Yang Perlu Dikerjakan =>
Tulis ulang seluruh entri di bawah ini tanpa mengubah satu kata pun, baris demi baris, dan tinggalkan gambarnya.

Masukan Tugas =>
****************************************
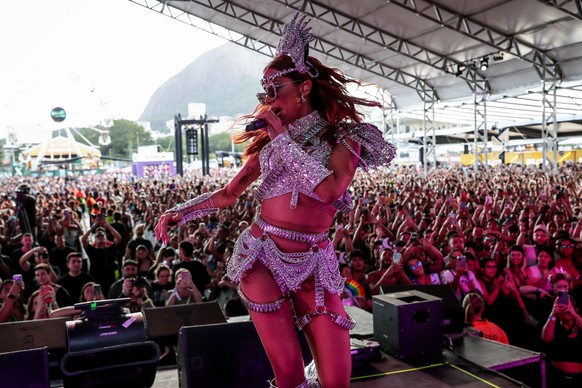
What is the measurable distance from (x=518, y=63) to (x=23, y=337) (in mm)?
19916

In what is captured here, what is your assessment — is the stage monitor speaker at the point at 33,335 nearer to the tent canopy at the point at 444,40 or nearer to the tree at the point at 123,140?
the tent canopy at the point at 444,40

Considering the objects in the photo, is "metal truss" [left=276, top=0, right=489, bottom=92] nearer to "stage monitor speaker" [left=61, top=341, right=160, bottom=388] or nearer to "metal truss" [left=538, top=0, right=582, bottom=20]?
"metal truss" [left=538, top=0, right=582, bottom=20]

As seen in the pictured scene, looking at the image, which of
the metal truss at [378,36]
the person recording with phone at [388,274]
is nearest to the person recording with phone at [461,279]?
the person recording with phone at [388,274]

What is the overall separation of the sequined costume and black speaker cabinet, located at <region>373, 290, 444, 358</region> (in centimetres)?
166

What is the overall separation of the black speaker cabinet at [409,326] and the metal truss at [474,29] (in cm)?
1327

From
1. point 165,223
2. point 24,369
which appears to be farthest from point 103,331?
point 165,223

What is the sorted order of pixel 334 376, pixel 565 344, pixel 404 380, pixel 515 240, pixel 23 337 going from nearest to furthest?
****************************************
Jawaban Latihan =>
What is the measurable distance from (x=518, y=63) to (x=23, y=337) (in mm)?
19916

In what is captured here, what is your assessment — is the stage monitor speaker at the point at 33,335 nearer to the tent canopy at the point at 444,40 or nearer to the tree at the point at 123,140?
the tent canopy at the point at 444,40

Considering the objects in the photo, is "metal truss" [left=276, top=0, right=489, bottom=92] nearer to "stage monitor speaker" [left=61, top=341, right=160, bottom=388] or nearer to "metal truss" [left=538, top=0, right=582, bottom=20]?
"metal truss" [left=538, top=0, right=582, bottom=20]

As seen in the pictured scene, looking at the image, which of
the metal truss at [378,36]
the person recording with phone at [388,274]
is nearest to the person recording with phone at [461,279]?
the person recording with phone at [388,274]

What is the overall separation of the sequined costume and black speaker cabinet, located at <region>373, 290, 444, 358</region> (in centimetres)?
166

What is the overall separation of the black speaker cabinet at [409,326] and the metal truss at [474,29] (in cm)?
1327

From
1. point 165,223
2. point 24,369
which appears to be farthest from point 103,331?
point 165,223

What is the sorted order of pixel 334 376, pixel 565 344, pixel 404 380, pixel 515 240, pixel 23 337 going from nearest to furthest?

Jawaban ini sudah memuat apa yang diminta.